▶ **Exercise directions**:
Locate each line in the rows below that contains the string "peci" and copy it out in full.

▶ **Dataset rows**:
※ ※ ※

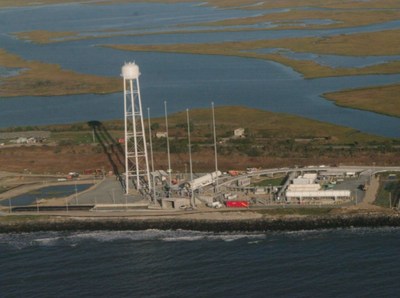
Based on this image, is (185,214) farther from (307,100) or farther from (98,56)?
(98,56)

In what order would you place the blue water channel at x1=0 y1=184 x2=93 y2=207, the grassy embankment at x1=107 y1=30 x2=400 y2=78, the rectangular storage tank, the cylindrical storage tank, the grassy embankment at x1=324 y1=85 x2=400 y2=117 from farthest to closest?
1. the grassy embankment at x1=107 y1=30 x2=400 y2=78
2. the grassy embankment at x1=324 y1=85 x2=400 y2=117
3. the blue water channel at x1=0 y1=184 x2=93 y2=207
4. the cylindrical storage tank
5. the rectangular storage tank

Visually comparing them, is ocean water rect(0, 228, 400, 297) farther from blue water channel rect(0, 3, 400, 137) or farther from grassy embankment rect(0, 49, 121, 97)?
grassy embankment rect(0, 49, 121, 97)

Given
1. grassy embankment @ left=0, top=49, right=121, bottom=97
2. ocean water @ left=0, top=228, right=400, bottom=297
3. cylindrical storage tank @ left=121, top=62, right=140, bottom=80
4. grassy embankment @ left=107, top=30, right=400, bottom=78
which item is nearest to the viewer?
ocean water @ left=0, top=228, right=400, bottom=297

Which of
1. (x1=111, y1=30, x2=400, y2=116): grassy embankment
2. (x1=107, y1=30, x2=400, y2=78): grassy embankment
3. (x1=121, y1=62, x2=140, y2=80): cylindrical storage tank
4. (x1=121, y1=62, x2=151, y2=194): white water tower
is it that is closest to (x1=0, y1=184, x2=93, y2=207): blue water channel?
(x1=121, y1=62, x2=151, y2=194): white water tower

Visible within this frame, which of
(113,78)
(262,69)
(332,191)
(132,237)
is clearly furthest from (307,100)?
(132,237)

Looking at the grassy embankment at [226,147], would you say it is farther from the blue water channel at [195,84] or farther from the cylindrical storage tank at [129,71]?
the cylindrical storage tank at [129,71]

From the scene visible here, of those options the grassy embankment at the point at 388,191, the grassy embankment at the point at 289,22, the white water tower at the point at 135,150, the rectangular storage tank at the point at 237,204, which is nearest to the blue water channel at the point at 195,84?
the grassy embankment at the point at 289,22

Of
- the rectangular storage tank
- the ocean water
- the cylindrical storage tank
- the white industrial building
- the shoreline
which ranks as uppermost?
the cylindrical storage tank
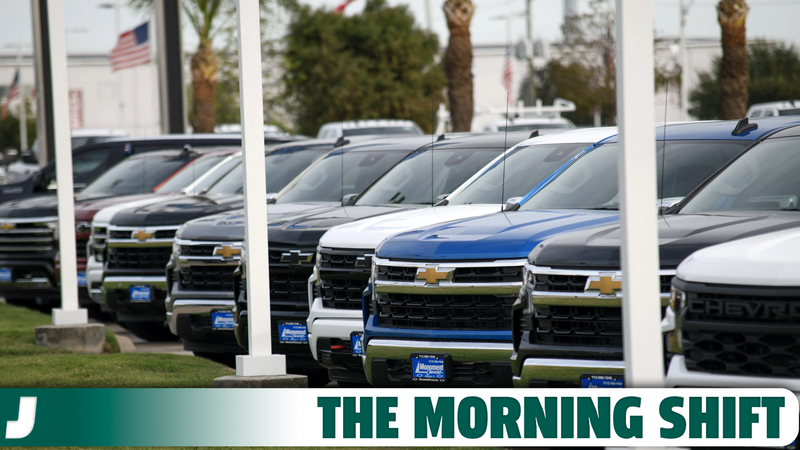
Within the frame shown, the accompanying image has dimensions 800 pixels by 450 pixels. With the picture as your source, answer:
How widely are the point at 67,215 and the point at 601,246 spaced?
711 centimetres

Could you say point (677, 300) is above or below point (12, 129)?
below

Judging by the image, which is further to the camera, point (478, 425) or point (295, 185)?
point (295, 185)

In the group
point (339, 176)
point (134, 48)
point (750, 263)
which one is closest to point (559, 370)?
point (750, 263)

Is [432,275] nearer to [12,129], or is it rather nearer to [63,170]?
[63,170]

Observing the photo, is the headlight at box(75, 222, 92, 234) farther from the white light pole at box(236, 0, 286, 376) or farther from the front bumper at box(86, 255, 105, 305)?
the white light pole at box(236, 0, 286, 376)

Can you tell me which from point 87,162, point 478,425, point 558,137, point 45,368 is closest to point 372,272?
point 478,425

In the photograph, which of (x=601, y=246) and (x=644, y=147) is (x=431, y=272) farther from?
(x=644, y=147)

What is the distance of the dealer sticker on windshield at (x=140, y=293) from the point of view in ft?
35.3

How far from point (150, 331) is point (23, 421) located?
6002 millimetres

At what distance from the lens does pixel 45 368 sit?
29.9ft

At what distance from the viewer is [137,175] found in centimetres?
1492

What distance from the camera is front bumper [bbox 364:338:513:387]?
5.96 metres

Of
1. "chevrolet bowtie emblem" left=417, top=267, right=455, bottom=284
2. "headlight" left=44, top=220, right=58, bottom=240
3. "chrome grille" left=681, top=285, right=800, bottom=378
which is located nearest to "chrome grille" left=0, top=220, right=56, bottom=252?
"headlight" left=44, top=220, right=58, bottom=240

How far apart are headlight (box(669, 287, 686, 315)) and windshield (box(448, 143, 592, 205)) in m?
3.36
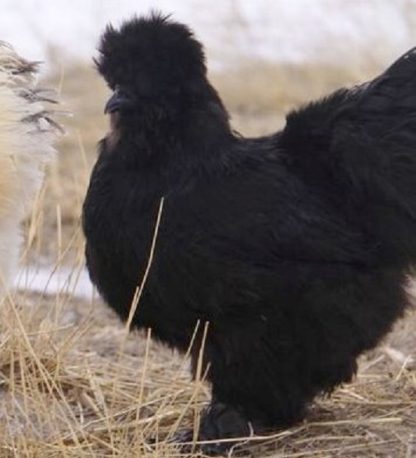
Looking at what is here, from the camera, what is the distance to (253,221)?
13.9 feet

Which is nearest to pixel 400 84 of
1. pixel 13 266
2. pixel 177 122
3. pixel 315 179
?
pixel 315 179

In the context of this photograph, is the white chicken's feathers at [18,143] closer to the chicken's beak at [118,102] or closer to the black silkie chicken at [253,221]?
the black silkie chicken at [253,221]

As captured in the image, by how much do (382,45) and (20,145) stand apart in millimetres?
6932

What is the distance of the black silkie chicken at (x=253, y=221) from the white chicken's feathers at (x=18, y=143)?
11.5 inches

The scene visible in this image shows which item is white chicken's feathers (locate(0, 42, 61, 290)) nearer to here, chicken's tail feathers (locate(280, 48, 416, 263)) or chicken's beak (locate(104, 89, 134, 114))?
chicken's beak (locate(104, 89, 134, 114))

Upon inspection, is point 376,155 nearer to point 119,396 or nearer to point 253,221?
point 253,221

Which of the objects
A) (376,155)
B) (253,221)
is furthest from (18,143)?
(376,155)

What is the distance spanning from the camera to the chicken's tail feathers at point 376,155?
421cm

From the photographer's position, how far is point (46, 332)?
520cm

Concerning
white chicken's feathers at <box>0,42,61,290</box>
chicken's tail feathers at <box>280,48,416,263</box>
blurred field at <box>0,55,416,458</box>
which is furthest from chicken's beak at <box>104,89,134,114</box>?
blurred field at <box>0,55,416,458</box>

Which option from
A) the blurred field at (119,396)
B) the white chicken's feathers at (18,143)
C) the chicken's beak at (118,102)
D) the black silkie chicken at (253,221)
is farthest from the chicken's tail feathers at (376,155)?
the white chicken's feathers at (18,143)

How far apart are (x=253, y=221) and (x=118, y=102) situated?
562mm

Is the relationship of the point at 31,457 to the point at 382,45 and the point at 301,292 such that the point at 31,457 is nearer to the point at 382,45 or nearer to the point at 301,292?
the point at 301,292

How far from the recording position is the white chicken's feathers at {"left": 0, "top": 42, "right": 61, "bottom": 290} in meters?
4.54
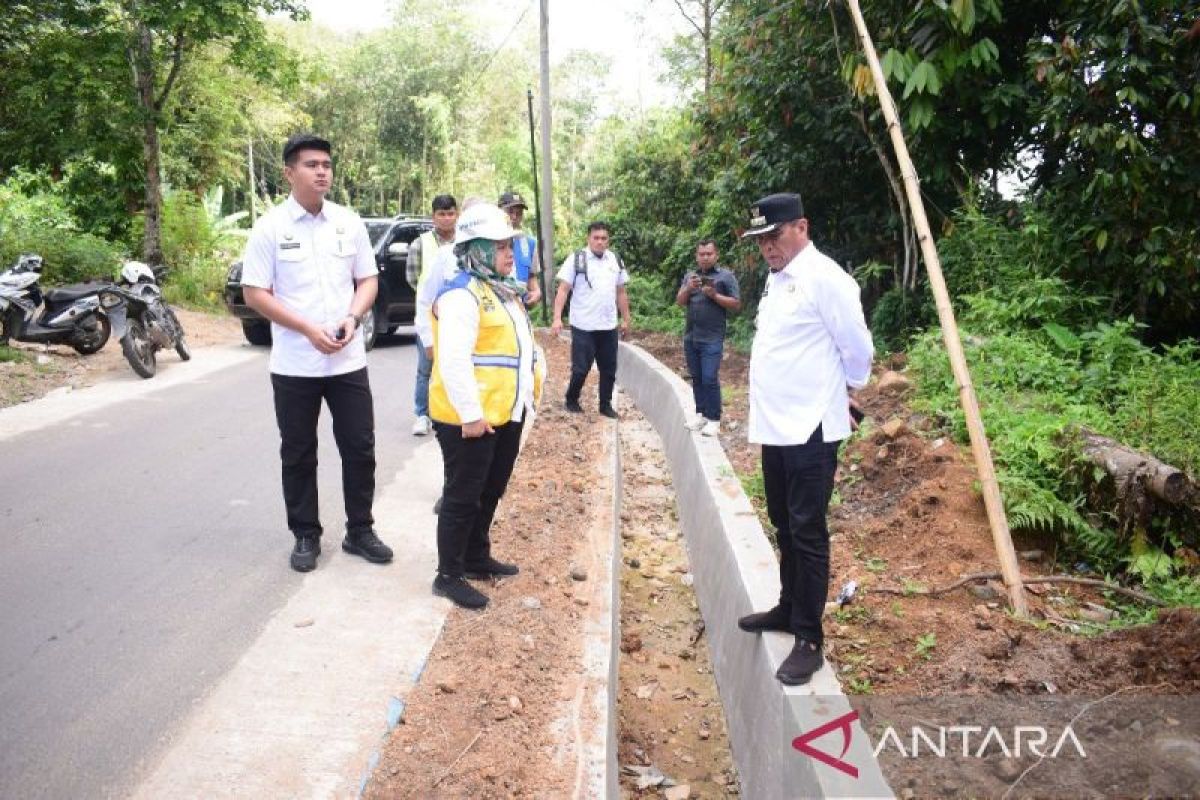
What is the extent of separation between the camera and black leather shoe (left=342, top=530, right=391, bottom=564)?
16.8ft

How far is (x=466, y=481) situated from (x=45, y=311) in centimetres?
859

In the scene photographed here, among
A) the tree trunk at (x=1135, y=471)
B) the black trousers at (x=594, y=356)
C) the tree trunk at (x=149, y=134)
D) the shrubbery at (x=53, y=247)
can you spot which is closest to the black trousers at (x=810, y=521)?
the tree trunk at (x=1135, y=471)

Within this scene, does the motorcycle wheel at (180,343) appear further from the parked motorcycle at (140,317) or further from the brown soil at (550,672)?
the brown soil at (550,672)

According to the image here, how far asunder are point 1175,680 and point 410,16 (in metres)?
38.0

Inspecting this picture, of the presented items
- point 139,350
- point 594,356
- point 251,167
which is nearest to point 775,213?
point 594,356

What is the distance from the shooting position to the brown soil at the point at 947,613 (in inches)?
141

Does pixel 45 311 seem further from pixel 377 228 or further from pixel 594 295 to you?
pixel 594 295

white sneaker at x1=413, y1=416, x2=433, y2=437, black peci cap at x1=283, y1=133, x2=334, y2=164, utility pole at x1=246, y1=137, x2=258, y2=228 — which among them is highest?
utility pole at x1=246, y1=137, x2=258, y2=228

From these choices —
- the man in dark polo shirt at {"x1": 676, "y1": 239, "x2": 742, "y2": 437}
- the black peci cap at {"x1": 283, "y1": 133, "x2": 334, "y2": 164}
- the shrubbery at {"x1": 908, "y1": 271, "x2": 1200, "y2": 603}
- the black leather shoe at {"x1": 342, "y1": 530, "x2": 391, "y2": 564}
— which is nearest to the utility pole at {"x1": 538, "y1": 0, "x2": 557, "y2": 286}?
the man in dark polo shirt at {"x1": 676, "y1": 239, "x2": 742, "y2": 437}

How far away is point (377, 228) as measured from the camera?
14594 mm

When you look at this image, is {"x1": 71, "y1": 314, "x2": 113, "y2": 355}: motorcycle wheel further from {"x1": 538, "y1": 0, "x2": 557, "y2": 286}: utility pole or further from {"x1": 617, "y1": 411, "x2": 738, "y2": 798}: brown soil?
{"x1": 538, "y1": 0, "x2": 557, "y2": 286}: utility pole

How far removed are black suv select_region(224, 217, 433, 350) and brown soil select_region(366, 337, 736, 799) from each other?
21.9ft

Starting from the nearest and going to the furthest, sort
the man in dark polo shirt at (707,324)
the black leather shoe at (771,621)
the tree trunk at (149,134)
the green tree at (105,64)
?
1. the black leather shoe at (771,621)
2. the man in dark polo shirt at (707,324)
3. the green tree at (105,64)
4. the tree trunk at (149,134)

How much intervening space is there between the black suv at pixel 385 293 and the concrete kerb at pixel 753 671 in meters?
7.20
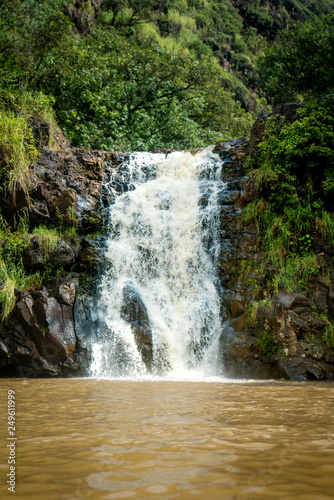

※ ※ ※

▶ **Full response**:
white sneaker at x1=413, y1=416, x2=433, y2=437, black peci cap at x1=283, y1=133, x2=334, y2=164, utility pole at x1=246, y1=137, x2=258, y2=228 — which among them is highest?
- the black peci cap at {"x1": 283, "y1": 133, "x2": 334, "y2": 164}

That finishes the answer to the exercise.